Assessing electrolyte needs

All horses, regardless of performance levels, require a daily sodium supplement. Horses can not obtain enough sodium to meet their daily needs from forage or grain. Sodium can be delivered by offering a salt block or by top-dressing grain with table salt or a commercial salt preparation.Athletic horses participating in prolonged exercise are the class most in need of electrolyte supplementation. Endurance and competitive trail riding horses experience the greatest loss of fluids and electrolytes within the first 20 kilometres of exercise. It is therefore important to supplement early in the event and avoid dehydration.

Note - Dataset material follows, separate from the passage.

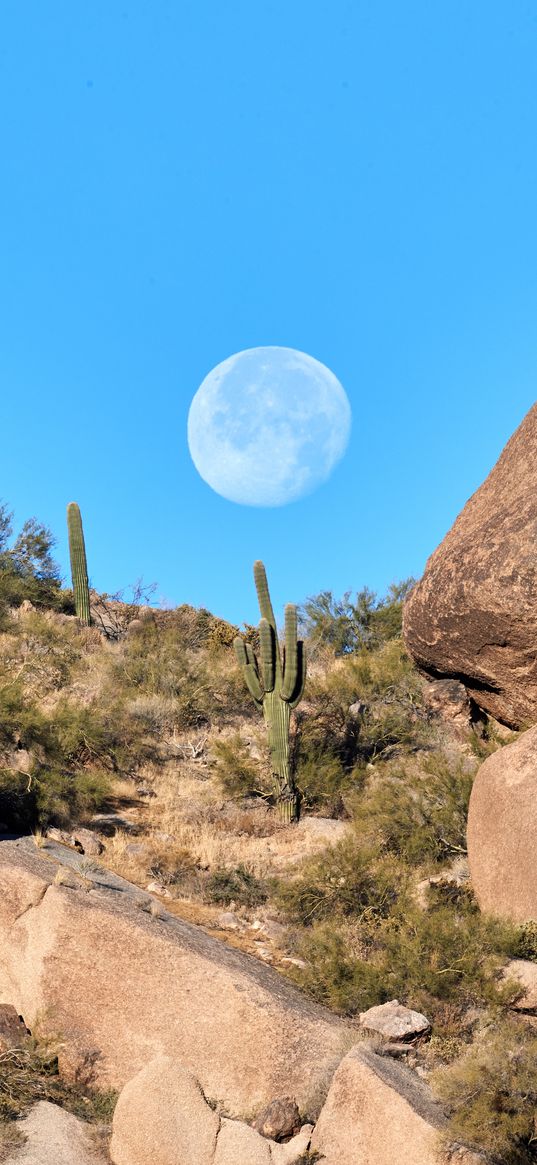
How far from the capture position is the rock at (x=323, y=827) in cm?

The exact electrolyte needs of each horse will vary depending on
 - Weather conditions (e.g. temperature , humidity)
 - Fitness of your horse
 - Effort of the exercise demand based on terrain and speed
 - Duration of the event, the length of the course and the number of consecutive days ridden
 - How well the horse drinks
 - Number of rest stops allowed for eating and drinking
 - Condition of the horse following transport to the event

Types of electrolytes

- Pastes are delivered directly into the mouth via syringe and these provide quick relief and are convenient to use on the move, without the need for water or grain. Plus, they pack easy in saddlebags.
- Dissolvable electrolytes ; they are a safe and easy way to make sure a horse always has access to extra electrolytes. “The single biggest thing people can do at home in regards to electrolytes is to provide two water buckets: one with plain water and one with electrolytes added.” Horses will voluntarily drink the electrolyte water when they are exercising heavily enough to need it.

Once your horse is accustomed to the taste of electrolyte-enhanced water at home, you can pack the product for road trips to evens where he might really need the extra boost.